Sports Illustrated's Stewart Mandel recently wrote that this year's Florida State team is the best one Florida has faced since Urban Meyer took over in Gainesville. That's true. I would argue, however, that says more about the state of FSU's program than it does about the quality of this particular team.
It's tempting to compare the situation faced by this Florida team to the one surrounding the 2001 squad, Steve Spurrier's last. Both teams played bitter rivals for the last game of the regular season: the 2008 team will face Florida State and the 2001 club played Tennessee in a showdown pushed back from its normal early season date by the September 11 attacks.
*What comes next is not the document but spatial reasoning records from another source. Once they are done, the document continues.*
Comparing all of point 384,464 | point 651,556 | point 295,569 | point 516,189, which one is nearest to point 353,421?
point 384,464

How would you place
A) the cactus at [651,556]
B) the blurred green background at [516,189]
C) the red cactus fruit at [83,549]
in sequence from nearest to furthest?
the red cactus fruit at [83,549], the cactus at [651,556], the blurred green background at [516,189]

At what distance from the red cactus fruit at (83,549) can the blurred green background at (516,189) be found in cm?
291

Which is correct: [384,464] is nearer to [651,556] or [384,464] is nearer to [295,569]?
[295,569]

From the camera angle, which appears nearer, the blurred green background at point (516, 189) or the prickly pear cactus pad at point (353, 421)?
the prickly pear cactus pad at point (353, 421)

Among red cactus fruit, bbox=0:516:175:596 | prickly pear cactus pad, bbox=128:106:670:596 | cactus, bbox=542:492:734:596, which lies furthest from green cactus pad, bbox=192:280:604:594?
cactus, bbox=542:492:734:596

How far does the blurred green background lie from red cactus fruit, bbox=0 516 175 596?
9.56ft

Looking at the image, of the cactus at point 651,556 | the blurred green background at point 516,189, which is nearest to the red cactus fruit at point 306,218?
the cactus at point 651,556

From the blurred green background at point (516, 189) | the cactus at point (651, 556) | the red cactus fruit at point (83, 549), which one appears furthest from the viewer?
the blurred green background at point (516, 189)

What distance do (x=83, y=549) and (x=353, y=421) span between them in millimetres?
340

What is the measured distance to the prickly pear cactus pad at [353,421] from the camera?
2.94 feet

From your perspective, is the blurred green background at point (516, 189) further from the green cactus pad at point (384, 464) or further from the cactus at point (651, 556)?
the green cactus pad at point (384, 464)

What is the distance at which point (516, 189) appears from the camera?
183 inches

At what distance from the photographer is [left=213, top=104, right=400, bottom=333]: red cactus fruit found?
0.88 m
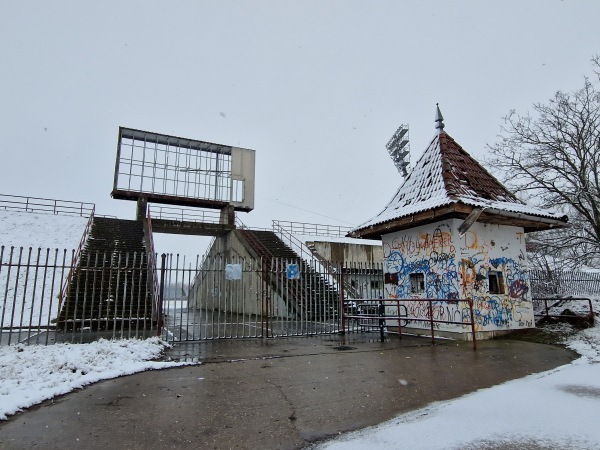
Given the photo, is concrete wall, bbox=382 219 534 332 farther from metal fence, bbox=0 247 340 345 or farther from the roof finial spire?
the roof finial spire

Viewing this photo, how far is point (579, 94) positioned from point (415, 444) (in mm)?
18075

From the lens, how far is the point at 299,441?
3.28m

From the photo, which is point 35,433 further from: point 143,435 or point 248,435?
point 248,435

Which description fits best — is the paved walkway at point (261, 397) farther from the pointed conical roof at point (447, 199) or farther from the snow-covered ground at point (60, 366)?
the pointed conical roof at point (447, 199)

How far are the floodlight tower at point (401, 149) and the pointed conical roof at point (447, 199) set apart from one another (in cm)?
1888

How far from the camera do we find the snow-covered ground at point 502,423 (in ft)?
10.1

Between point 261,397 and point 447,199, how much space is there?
7.04 meters

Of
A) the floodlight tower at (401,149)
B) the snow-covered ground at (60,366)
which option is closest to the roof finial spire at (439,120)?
the snow-covered ground at (60,366)

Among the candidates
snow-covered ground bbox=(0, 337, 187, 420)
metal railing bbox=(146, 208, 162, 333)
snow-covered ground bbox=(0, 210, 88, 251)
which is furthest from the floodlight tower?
snow-covered ground bbox=(0, 337, 187, 420)

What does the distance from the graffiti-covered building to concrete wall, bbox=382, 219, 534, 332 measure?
3 cm

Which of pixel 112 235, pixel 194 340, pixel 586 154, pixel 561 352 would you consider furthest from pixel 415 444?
pixel 112 235

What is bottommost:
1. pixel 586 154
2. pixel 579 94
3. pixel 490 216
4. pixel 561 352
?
pixel 561 352

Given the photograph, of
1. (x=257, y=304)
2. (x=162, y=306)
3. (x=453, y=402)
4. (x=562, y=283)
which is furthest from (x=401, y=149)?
(x=453, y=402)


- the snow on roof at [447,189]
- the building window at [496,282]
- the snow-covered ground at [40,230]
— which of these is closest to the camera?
the snow on roof at [447,189]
Both teams were two wins away from a berth in the national championship game. Prolific quarterbacks led both teams (Rex Grossman quarterbacked the 2001 unit) to repeated blowouts. And both teams had those otherwise great seasons ruined by heartbreaking losses to unranked SEC West opponents: Auburn was the early prototype for the 2008 Ole Miss team that haunts Meyer's dreams.
The 2001 team saw its national championship ambitions shattered by the Volunteers; many still argue that upset drove Spurrier to the NFL. As I said, it's tempting to worry about history repeating in 2008.
The one key difference between the two seasons, however, is that the 2001 Tennessee team was actually good. They would go on to lose to LSU in the SEC Championship Game, but the Volunteers came into The Swamp ranked fifth in the country and boasting a 9-1 record. Florida State, by contrast, is 8-3 in the mediocre ACC and doesn't even control its own destiny in the race for the conference championship game.
But it is worth acknowledging that this year's Florida State team is better than the clubs Meyer and the Gators whacked in 2005-07. The Seminoles rank 45th in the nation offensively, a hearty boost from their rankings the last couple years. The defense is revitalized too, if not to the level of those frightening mid-90's units that just kept producing first round defensive linemen and linebackers. The Seminoles rank fourth in the nation in sacks with 3.18 per game. A replay of UF's early season offensive line issues could prove disastrous for the Gators.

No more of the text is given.